The Eds & Meds Boom


SMPS NY-WHV teamed up this month with the Construction Institute of CT to bring a full panel and interactive discussion on the economic development and projects taking place within Westchester, Hudson Valley and Fairfield County. Among the panelists were Moderator Joseph McGee (VP of the Business Council of Fairfield County) and panelists, Martin Berger (Saber Real Estate Advisors), Peter Cordeau (President of Norwalk Hospital), Ken Kearny (Kearny Realty & Development Group), Thomas Madden (Director of Economic Development for the City of Stamford, and Mike Oates (Hudson Valley Economic Development Corporation).

The prevalent driving forces for economic growth discussed, which seemed to be unanimous, were Education and Medicine, fashionably coined “Eds and Meds.” Cordeau started off the discussion with the trend in hospital group mergers leading the expansion of territory, combining New York and Connecticut, and increasing competition throughout the I-95 corridor. The current focus of hospitals is on creating the most state of the art facilities, and the increased growth in facility development and upgrades is bringing higher demand for nearby housing to accommodate the influx of employees.

Berger has seen, first-hand, the increase in residential development within the Hudson Valley, especially in Dutchess County along the Route 9 corridor as a result of the Eds and Meds push. Saber Realty’s approach was to work with Marist, Vassar and incoming Med groups prior to development, to find out what they needed, and then develop the Hudson Heritage Project – an adaptive-reuse and new construction mixed-use development project currently underway at the former Hudson Valley Psychiatric Center in Poughkeepsie. This need for mixed-use residential buildings, he explained, “…is driven by a lack of supply for housing that is within a reasonable distance of work, shopping, and entertainment.” This ‘campus-style’ redevelopment is a trend that is not only specific to millennials, as the current mentality of renting is becoming more popular than buying, but also appeals to seniors looking to retire in vibrant communities with all amenities close by and within reasonable walking distance.

The move towards this type of cluster development was also discussed by Mike Oates, who explained that sales and development of single-family residences are not growing. “It’s easier to build than attract,” Oates stated, referring to the HVEDC’s eagerness to helping established companies to stay and expand, rather than trying to attract new companies into the area. Case in point, Regeneron’s rapid growth  in Westchester and Vassar, Marist and the Culinary Institute of America where $1.2 billion is being spent overall, with $500 million in commercial, residential and community building for the CIA alone. The main challenges are partnering housing and hospitality to keep employees close to these areas of employment.

As these areas continue to grow, so does the impact on existing infrastructure and improving transit to decrease commuter time becomes integral, as the City of Stamford has seen with $3.5 billion in development currently ongoing. City Director of Economic Development, Thomas Madden discussed Stamford’s continued efforts to improve both their roadways and public transit. Their current task is to reduce the Hartford to New Haven to Stamford to New York City commuter rail time down to 30 minutes each stop.

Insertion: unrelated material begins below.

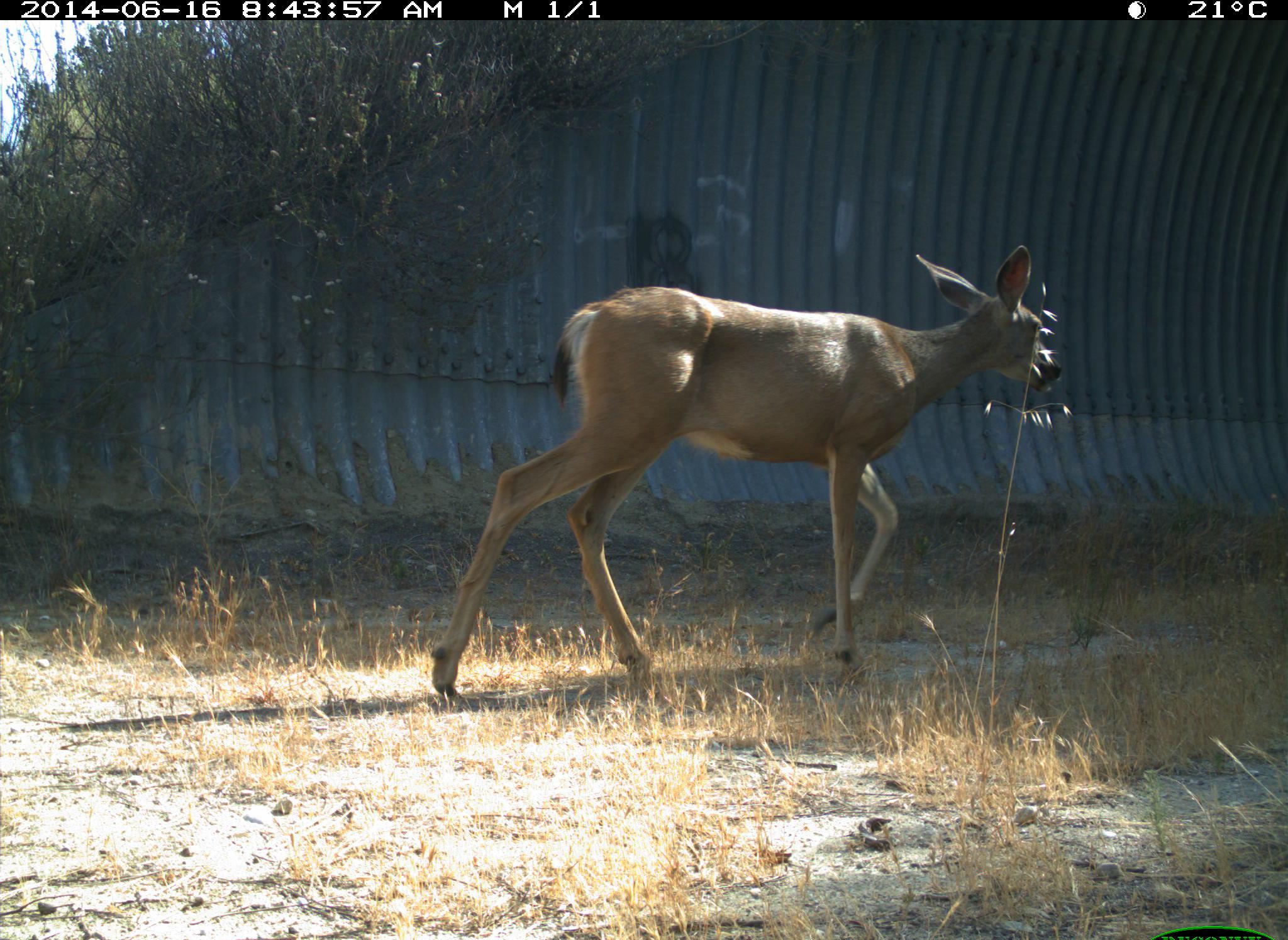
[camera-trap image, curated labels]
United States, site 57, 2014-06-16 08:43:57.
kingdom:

Despite so much growth and development, there are still areas wedged in between these hotspots that are struggling to find their place and to bring in private investors. Kearney is no stranger having led successful redevelopment efforts in both Beacon and the City of Poughkeepsie. “People want a lifestyle – live, work, and play – but they also need walkability and a sense of safety,” discussing the challenges of location and stigma. He contends that creating a destination location within a “dead zone” area, such as a rooftop garden like the one added to a local Poughkeepsie brewery, Zeus, “brings in small investors and helps to grow and reconnect outside areas.” He also attributes the success of these efforts to targeting artists, who he describes as the pioneers, and creating affordable spaces for them.

There is no dispute that impact of the Eds and Meds development boom on our area has been vast, both within new construction and redevelopment. Time will tell on the continued momentum of this growth with speculation of an impending recession. However, as noted by Berger, a recession could help decrease the rising costs of construction (approximately 15-20% per year) and make it more affordable to continue with these projects.